Sunday, 28 September 2014

If a week is a long time in politics…..

If a week in politics is a long time, then the last week must have seemed like an eternity in Westminster.  The referendum was won but then confused by the Prime Minister’s attempt to link further Scottish devolution with ‘English votes for English laws’.  Then Ed Miliband ‘forgot’ to mention the deficit in his speech on Tuesday, something that did little to suggest a Prime Minister in the making, and his attempt to resolve the problem of England by focusing on regionalism—he needs Scottish MPs to be able to vote in Westminster.  Then, on Friday, the House of Commons voted in favour of the use of British planes in Iraq against IS..a third Iraq war…Britain’s involvement in the Middle East is increasingly resembling the Hundred Years War.  Finally, a second Conservative MP defected to UKIP and a junior minister resigned after what appears was a newspaper ‘sting’—you would really think that they would have learned from past experience about these and yet politicians appear to fall for it every time--not an ideal beginning to the Conservative Party conference.
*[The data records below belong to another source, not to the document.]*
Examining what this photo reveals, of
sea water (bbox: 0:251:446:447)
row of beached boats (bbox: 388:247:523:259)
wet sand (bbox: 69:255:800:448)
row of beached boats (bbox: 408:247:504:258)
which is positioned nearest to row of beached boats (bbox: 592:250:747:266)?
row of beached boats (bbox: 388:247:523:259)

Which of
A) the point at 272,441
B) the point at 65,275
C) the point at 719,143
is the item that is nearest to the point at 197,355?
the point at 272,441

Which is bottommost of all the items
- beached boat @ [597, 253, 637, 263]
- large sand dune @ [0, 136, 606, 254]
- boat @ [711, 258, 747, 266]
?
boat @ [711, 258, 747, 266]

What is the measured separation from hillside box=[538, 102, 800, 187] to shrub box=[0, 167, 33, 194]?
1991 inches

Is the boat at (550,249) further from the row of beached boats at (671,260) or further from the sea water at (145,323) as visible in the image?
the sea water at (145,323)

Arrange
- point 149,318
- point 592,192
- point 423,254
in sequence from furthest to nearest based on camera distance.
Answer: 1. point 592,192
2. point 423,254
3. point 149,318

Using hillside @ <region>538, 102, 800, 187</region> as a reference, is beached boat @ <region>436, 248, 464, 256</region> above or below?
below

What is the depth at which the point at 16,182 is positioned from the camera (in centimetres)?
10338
Looking at all these mistakes, errors of judgement, what many call betrayal, is it too much to suggest that the political system is in ‘crisis’?  I know that politicians have bad weeks but I find it difficult to remember when they actually had a good one.  It appears that they have come under the Voltairean delusion that ‘everything is for the best in this best of all possible worlds’ or ‘things can only get better’!  Well, they’re not.  There is a profound and continuing disillusionment with the political system, politicians and everything emanating from Westminster.  It’s not simply that politicians get things wrong—we all do that—or that they appear out of touch with the lives of ordinary people—it has ever been thus—it’s a sense that something is fundamentally wrong with the body politic—something rotten in the state of Denmark.  It raises questions about what is the point of the United Kingdom in the twenty-first century?
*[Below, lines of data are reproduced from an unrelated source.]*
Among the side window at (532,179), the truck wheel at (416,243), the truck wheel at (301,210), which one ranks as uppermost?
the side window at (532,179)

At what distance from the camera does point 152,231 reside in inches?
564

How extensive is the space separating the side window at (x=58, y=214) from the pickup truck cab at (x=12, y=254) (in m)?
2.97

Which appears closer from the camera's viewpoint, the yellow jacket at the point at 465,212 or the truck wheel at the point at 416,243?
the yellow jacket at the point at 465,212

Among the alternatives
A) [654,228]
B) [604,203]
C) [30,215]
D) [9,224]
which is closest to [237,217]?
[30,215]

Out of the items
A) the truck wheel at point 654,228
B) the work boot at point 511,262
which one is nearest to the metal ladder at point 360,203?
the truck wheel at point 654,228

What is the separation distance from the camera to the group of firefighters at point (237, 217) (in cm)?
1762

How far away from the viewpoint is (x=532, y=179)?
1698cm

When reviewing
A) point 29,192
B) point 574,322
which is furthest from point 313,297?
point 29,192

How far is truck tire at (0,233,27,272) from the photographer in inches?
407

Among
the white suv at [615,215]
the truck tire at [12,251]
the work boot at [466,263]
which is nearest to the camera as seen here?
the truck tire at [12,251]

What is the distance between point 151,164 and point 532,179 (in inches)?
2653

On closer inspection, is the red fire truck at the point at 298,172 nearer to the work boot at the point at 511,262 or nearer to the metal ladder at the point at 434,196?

One of the things that History teaches us is that societies in which there is a disconnect between the aspirations of its peoples and the credibility and legitimacy of its political elites is that it leads to growing economic, social , cultural and political pressures and that if these pressures are not reduced then those societies often fragment.  In the past, people have assumed that their political leaders have solutions to their everyday problems and, although there may have been different emphases among different politicians, to some extent they did.  The primary aim for politicians at least since 1945 was to make sure that people had work, were educated, had proper health provision and a good standard of living—they ensured that people’s aspirations were as least partially met.  There were always some who fell through the social net and welfare provision provided support for their needs.  At a time of growing globalisation and global tensions, British society—or more accurately English society—is turning in on itself, becoming less tolerant, more xenophobic, more clearly divided between the rich and the rest and unhappy with itself.  This, in part, explains why UKIP is gaining  increasing support across the political spectrum—you make a grave error if you think its appeal is simply to those with right-wing views,its jingoistic rhetoric appeals equally to white working-class voters on the left.  The mainstream political parties may ridicule UKIP—and much of what it says is easy to ridicule—but what it does and does very effectively is to speak for those who feel increasingly dispossessed in their own country for whom unfettered immigration and membership of the European Union are the fundamental causes of Britain’s woes.  The unwillingness of both Labour and the Conservatives to call a referendum on membership of the EU—despite saying they would—is a longstanding reflection of this disillusion that predates the formation of UKIP and is something Gordon Brown should have done over the Lisbon Treaty almost a decade ago.  We simply do not trust politicians to do what they say they’re going to do—something people are finding increasingly irksome.